Buffalino has been infatuated with the game since he was 4, he said. He trains year-round, but he acknowledged that this year presented many more challenges than years past. With gyms closed in early summer and group training harder to come by, he had to focus on individual work. He said he hoped to be fully prepared for a season in which he may have fewer recovery days than ever before.
“Usually we would play two games a week, and that would be tough,” he said. “Now, with the condensed schedule, we might have to play three and maybe even four a week.” Buffalino said he was more focused on getting back on the field than making a deep run in the playoffs, because even if the season starts without problems, he said, finishing it is no guarantee.
In late November, he was feeling less stress after committing to play soccer at St. Joseph’s College, in Patchogue, at the Division III level. He commiserated with Van O’Linda, saying that recruiting was surely more difficult during the pandemic.
The final season of MacArthur senior Jake Schneider’s high school wrestling career, however, doesn’t look promising.

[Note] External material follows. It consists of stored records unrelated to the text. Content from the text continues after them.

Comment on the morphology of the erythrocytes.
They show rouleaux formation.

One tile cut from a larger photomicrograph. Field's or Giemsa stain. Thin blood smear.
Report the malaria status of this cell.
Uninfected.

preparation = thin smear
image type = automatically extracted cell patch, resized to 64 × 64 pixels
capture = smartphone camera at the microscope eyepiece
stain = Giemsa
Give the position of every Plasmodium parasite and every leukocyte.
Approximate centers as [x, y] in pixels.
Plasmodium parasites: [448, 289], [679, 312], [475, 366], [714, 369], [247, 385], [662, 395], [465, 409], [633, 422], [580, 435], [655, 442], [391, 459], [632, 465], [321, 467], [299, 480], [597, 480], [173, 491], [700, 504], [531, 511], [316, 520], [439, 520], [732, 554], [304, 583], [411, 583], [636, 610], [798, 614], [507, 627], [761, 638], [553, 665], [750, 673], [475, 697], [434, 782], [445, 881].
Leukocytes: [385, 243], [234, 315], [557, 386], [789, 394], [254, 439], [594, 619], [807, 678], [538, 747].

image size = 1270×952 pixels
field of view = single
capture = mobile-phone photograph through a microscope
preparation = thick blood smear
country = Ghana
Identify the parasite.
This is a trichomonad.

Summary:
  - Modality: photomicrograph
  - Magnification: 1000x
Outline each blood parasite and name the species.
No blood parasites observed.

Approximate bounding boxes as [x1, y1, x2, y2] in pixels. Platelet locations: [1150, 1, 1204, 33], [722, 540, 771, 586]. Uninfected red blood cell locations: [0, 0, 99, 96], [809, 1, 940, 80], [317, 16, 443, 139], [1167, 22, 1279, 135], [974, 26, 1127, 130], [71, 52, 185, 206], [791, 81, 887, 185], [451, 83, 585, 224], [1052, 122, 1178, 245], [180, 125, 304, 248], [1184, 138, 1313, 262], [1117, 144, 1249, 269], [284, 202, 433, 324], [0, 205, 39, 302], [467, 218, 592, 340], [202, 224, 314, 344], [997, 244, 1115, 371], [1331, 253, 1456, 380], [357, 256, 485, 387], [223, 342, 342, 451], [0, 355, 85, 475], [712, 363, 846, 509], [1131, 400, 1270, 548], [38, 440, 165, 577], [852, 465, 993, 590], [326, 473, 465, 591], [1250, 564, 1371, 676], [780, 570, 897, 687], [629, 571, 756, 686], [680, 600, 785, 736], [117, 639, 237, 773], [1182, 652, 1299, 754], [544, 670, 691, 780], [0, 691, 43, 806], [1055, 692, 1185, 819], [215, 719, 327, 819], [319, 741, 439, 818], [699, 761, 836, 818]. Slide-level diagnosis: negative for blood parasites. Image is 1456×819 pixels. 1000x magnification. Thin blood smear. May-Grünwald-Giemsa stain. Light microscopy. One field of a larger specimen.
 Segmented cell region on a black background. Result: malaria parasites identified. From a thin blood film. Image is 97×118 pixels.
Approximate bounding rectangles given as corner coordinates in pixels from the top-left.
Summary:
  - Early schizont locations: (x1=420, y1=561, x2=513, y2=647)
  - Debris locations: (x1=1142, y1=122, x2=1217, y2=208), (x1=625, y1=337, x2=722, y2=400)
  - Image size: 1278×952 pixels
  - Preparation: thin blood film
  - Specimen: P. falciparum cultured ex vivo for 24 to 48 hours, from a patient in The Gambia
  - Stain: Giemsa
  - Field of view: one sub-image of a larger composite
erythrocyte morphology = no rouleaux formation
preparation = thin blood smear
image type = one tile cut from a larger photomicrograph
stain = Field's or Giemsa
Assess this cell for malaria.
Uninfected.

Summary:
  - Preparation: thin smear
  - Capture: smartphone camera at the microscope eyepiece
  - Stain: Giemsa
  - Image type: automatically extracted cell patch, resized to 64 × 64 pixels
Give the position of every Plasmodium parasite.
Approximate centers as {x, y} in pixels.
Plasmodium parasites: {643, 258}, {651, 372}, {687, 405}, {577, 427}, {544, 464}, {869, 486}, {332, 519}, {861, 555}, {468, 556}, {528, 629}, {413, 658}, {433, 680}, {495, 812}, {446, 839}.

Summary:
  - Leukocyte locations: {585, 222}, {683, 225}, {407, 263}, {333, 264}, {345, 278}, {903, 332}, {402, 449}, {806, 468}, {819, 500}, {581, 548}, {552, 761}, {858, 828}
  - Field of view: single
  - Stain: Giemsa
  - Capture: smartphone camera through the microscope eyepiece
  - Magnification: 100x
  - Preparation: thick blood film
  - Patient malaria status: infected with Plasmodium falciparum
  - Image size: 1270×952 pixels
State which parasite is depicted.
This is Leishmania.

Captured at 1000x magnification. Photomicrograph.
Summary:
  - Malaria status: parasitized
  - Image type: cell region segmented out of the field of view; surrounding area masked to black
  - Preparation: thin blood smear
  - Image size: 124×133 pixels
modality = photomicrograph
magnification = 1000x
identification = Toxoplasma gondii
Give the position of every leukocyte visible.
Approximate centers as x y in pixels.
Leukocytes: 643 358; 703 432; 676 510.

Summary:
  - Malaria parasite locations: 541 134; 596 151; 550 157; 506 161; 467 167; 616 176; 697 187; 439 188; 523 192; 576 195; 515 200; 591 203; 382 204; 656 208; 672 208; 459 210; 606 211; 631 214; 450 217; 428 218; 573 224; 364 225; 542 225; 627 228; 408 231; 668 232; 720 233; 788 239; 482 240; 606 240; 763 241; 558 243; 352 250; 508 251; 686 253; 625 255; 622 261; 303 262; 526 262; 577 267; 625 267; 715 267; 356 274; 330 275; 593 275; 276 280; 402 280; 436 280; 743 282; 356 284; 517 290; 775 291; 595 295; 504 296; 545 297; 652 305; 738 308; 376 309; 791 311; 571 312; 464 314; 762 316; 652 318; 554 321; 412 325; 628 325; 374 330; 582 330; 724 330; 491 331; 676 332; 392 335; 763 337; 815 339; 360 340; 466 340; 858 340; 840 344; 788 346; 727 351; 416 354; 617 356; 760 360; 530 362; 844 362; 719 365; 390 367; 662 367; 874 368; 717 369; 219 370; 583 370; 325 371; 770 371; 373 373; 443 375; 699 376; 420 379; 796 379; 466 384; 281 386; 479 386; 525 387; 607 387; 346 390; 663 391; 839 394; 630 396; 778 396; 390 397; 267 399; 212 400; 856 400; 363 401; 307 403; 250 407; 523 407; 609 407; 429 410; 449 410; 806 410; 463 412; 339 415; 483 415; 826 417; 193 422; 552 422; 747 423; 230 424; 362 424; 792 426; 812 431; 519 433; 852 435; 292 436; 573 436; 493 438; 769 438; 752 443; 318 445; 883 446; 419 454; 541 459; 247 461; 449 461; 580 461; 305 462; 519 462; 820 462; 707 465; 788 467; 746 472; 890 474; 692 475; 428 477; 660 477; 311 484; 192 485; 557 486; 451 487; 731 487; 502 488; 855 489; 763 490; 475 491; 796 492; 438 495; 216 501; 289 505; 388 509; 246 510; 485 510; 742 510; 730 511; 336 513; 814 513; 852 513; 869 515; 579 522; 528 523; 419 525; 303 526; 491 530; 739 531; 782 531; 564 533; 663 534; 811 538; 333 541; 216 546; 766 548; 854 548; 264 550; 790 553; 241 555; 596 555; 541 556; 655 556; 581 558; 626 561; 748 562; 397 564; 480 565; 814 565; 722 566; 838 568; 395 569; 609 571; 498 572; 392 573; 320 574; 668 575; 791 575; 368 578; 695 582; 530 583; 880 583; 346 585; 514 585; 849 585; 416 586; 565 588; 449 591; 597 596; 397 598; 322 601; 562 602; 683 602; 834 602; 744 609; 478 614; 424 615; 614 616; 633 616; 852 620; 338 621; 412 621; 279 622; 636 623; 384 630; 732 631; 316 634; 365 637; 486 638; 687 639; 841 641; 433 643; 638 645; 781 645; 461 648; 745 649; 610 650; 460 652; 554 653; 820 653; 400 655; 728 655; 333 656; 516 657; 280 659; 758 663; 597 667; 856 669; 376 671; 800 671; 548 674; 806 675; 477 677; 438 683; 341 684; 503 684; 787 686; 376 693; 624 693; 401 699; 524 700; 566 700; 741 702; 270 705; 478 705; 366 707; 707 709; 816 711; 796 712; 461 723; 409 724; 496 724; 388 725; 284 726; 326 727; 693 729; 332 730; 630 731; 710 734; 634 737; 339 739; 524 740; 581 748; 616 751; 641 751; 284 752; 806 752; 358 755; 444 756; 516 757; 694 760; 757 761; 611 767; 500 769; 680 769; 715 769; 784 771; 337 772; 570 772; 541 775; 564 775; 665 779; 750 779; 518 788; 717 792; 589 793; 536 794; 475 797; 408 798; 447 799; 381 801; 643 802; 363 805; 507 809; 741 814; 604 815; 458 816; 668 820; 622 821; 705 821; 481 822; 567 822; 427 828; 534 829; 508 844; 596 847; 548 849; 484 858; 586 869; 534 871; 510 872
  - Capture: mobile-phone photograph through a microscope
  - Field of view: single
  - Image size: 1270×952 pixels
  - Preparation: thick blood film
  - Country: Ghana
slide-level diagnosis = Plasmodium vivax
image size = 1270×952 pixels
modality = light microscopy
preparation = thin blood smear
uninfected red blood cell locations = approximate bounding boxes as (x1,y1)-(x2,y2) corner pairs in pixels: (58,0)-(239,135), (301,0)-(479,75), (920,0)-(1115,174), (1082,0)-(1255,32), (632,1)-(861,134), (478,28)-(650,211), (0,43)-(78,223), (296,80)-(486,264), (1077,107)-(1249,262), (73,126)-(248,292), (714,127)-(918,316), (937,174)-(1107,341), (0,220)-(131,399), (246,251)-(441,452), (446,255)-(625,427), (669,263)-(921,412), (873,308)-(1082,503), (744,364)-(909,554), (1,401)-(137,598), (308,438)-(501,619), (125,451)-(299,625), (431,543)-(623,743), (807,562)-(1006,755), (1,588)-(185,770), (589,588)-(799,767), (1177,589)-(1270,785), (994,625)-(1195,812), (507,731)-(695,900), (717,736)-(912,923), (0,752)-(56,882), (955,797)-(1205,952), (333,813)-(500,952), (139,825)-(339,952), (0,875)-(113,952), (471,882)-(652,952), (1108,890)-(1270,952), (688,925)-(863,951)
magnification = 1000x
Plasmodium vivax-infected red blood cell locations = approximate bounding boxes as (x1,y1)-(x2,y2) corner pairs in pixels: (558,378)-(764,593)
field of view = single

Nassau County has postponed wrestling indefinitely, though Schneider’s focus on the sport hasn’t wavered. He practices every day on wrestling mats set up in his home with his older brother, Steven, who was also a standout wrestler at MacArthur, and went on to compete at SUNY Binghamton. Jake said that training with Steven has been his “most important asset” this year.
Schneider finished fifth in the 132-pound weight class at the state championships in Albany in February. Two weeks later, at a team dinner, he said, the team found out collectively that school was closing indefinitely.
“Looking back on being on the podium now, if I knew it would be the last time I would wrestle in high school, I would have taken it all in a lot more,” Schneider said. “It’s heartbreaking.”
He usually trains at former Russian Olympian Vougar Oroudjov’s wrestling school in Syosset with other top-notch high school competitors, or with four-time NCAA All-American and current UFC fighter Gregor Gillespie, in Bellmore.
Now, Schneider said, he is working even harder than he typically would in preparation for a season. Even if this one is canceled, he said, his goal is to become an All-American at the 31st Annual High School National Championships in Virginia Beach next summer, representing Oroudjov’s academy.
But Schneider, like Van O’Linda, is still looking to sign a letter of intent with the right college. He said that the pandemic has influenced him to lean more toward a school close to home, preferably in the tristate area, he said. Van O’Linda said she, too, was looking mostly at schools in New York state.
“Sports are a huge way of releasing stress for us,” Van O’Linda said, “and I’ve realized you can’t take any of it for granted, because you never know when you’ve played your last [match].”